TRAVAIL DEMANDÉ:
a – Répondez aux questions suivantes d'après le texte de lecture.
(i) À quelle date la Société d'Archéologie d'Avranches et de Mortain a-t-elle perdu son Président ?
(ii) Quand les élections pour le renouvellement complet du Bureau ont-elles eu lieu ?
(iii) Quel titre le nouveau Président dit-il avoir ambitionné ?
b – Recopiez le passage du texte de lecture qui va de « Mais, sa biographie » à « 4 décembre suivant. ».
c – Relevez toutes les indications de date (jour, mois ou année) que donne le texte de lecture.

Le 10 novembre 1890, la Société d'Archéologie d'Avranches et de Mortain a eu la douleur de perdre son savant Président, M. Edouard Le Héricher, qui dirigeait ses travaux avec tant d'autorité depuis dix ans.

Pour se conformer à ses dernières volontés, aucun discours n'a été prononcé sur sa tombe.

Mais, sa biographie paraîtra dans ce volume de nos Mémoires. Les élections pour le renouvellement complet du Bureau ont eu lieu le 4 décembre suivant.

A l'ouverture de la première séance de l'année 1891, M. Alfred de Tesson, nommé Président, a prononcé l'allocution suivante :

MESDAMES, MESSIEURS,

Après la lecture du procès-verbal de la dernière séance que vous venez d'entendre, vous voudrez bien considérer que je me trouve dans la singulière et embarrassante situation d'un Président malgré lui.

Je commence donc par réclamer toute votre indulgence pour la manière, certainement très imparfaite, dont je m'acquitterai de mes nouvelles fonctions.

J'ai été profondément touché de la spontanéité et de l'unanimité de vos suffrages, et je vous en remercie cordialement. Mais, ne pouvant prévoir l'honneur qui m'a été fait, honneur auquel je n'ai jamais aspiré, je suis naturellement peu préparé à l'exercer.

Après tant d'aimable confiance de votre part, confiance que je voudrais bien justifier, il m'est pénible de confesser qu'aussitôt après le tour de la carte forcée, le titre que j'ai ambitionné a été celui de Président par intérim.

DONNÉES FOURNIES:

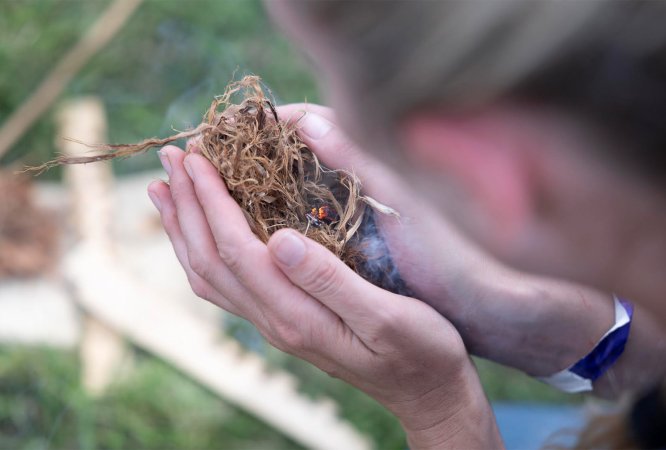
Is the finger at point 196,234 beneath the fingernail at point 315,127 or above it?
beneath

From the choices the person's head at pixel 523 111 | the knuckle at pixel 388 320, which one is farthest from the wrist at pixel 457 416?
the person's head at pixel 523 111

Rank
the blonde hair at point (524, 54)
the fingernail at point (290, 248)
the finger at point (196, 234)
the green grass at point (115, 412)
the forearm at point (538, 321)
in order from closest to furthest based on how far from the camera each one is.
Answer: the blonde hair at point (524, 54), the fingernail at point (290, 248), the finger at point (196, 234), the forearm at point (538, 321), the green grass at point (115, 412)

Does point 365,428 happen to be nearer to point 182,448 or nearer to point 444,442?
point 182,448

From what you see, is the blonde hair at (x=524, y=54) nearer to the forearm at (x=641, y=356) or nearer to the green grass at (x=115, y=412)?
the forearm at (x=641, y=356)

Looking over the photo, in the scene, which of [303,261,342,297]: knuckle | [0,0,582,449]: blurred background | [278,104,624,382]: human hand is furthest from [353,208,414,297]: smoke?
[0,0,582,449]: blurred background

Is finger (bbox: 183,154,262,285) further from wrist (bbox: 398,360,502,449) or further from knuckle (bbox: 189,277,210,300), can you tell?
wrist (bbox: 398,360,502,449)

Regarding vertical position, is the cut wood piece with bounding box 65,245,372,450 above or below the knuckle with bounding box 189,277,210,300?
above

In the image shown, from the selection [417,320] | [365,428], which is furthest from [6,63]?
[417,320]
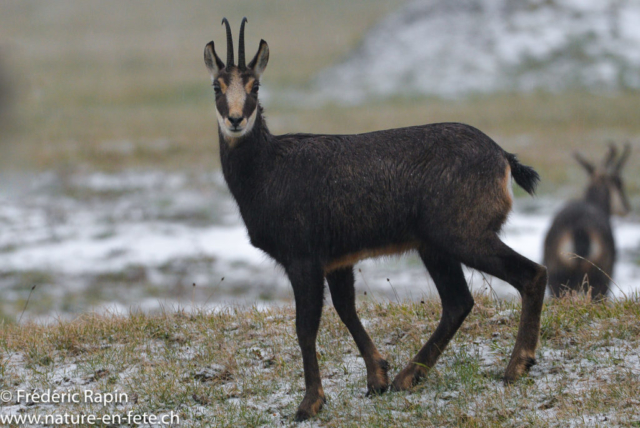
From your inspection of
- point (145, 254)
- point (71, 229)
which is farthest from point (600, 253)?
point (71, 229)

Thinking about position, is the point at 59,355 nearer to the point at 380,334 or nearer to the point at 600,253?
the point at 380,334

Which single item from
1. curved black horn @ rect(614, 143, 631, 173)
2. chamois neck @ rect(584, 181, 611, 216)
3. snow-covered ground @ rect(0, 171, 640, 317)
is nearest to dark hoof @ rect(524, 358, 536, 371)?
snow-covered ground @ rect(0, 171, 640, 317)

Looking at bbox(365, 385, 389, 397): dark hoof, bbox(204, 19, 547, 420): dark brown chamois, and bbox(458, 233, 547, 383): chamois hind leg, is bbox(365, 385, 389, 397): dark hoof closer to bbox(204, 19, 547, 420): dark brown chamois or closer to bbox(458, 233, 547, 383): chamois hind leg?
bbox(204, 19, 547, 420): dark brown chamois

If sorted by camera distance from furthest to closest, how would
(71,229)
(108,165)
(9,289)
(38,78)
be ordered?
(38,78), (108,165), (71,229), (9,289)

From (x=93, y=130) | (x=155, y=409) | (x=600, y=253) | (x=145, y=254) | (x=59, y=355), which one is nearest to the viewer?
(x=155, y=409)

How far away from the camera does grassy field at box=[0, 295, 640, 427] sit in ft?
15.4

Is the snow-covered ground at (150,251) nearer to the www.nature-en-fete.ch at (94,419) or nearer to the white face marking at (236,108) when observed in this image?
the white face marking at (236,108)

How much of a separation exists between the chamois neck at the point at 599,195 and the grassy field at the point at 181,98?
6.95 metres

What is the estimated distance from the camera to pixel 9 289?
12.3 metres

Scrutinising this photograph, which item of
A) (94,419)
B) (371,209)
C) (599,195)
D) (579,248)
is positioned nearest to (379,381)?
(371,209)

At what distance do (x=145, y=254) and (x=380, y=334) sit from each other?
8893 millimetres

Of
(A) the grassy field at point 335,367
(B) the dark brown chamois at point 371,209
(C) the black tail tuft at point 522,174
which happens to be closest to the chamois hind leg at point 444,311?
(B) the dark brown chamois at point 371,209

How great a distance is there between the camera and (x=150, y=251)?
1430cm

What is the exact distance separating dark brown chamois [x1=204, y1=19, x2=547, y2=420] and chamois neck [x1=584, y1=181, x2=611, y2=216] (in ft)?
23.1
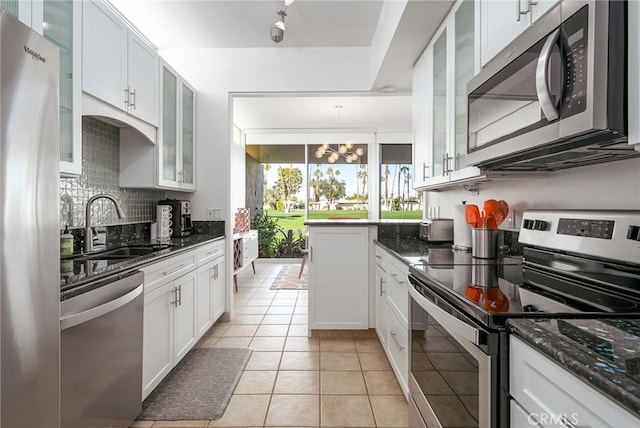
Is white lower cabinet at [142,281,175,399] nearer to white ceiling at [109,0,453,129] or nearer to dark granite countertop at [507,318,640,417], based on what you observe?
dark granite countertop at [507,318,640,417]

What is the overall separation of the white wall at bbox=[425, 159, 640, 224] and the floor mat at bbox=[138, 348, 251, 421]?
2.03 metres

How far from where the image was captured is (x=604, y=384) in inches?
21.9

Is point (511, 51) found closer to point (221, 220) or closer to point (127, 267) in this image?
point (127, 267)

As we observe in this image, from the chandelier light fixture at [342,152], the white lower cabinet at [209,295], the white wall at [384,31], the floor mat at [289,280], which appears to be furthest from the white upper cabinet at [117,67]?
the chandelier light fixture at [342,152]

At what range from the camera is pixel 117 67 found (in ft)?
7.56

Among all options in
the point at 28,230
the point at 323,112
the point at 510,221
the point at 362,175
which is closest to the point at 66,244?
the point at 28,230

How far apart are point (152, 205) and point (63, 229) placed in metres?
1.24

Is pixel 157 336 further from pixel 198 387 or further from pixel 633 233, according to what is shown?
pixel 633 233

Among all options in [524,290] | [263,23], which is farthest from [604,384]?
[263,23]

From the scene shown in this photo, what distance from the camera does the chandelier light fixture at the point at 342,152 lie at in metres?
6.58

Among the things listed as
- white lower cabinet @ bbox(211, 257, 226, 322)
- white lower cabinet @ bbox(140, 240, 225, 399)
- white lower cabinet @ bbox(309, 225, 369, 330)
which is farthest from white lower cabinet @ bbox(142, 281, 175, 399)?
white lower cabinet @ bbox(309, 225, 369, 330)

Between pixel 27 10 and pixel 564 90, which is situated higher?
pixel 27 10

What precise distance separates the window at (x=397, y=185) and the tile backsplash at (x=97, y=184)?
200 inches

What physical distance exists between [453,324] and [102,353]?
4.78 feet
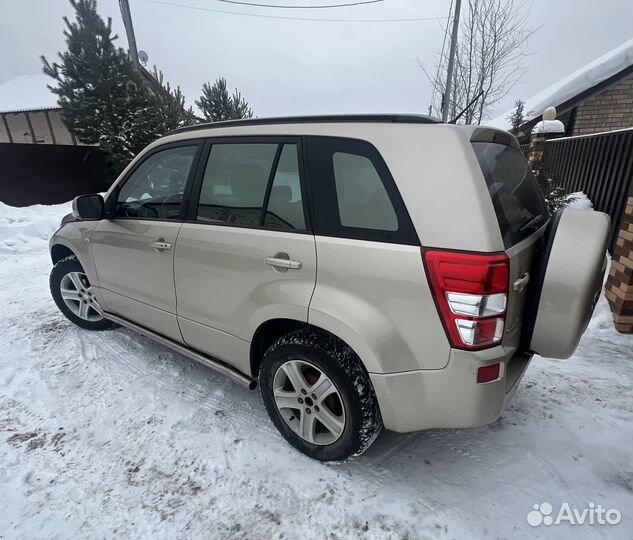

RÉPONSES:
a –
(i) Le 10 novembre 1890.
(ii) Le 4 décembre suivant.
(iii) Celui de Président par intérim.

b –
Mais, sa biographie paraîtra dans ce volume de nos Mémoires. Les élections pour le renouvellement complet du Bureau ont eu lieu le 4 décembre suivant.

c –
le 10 novembre 1890
le 4 décembre suivant
l'année 1891